■ Dataset entries
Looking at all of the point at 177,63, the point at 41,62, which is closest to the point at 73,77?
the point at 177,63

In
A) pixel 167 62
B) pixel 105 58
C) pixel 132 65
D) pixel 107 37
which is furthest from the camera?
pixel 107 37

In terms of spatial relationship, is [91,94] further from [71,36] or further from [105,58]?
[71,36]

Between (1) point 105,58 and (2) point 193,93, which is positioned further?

---

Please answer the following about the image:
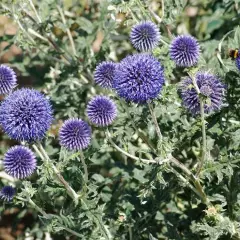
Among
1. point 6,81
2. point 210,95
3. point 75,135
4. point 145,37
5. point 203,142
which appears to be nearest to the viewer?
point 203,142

■ Stated goal
Reproduce, without any change, the lines from the one containing "Looking at all" through the one containing "Between (1) point", both included.

■ Problem solution
Looking at all of the point at 177,63, the point at 41,62, which is closest to the point at 73,77?
the point at 177,63

In
A) pixel 167 62
B) pixel 105 58
C) pixel 132 65
D) pixel 107 37
which is furthest from the camera?
pixel 107 37

In terms of spatial relationship, is [91,94] further from [71,36] or further from [105,58]?
[71,36]

Between (1) point 105,58 and (2) point 193,93, which is positioned further?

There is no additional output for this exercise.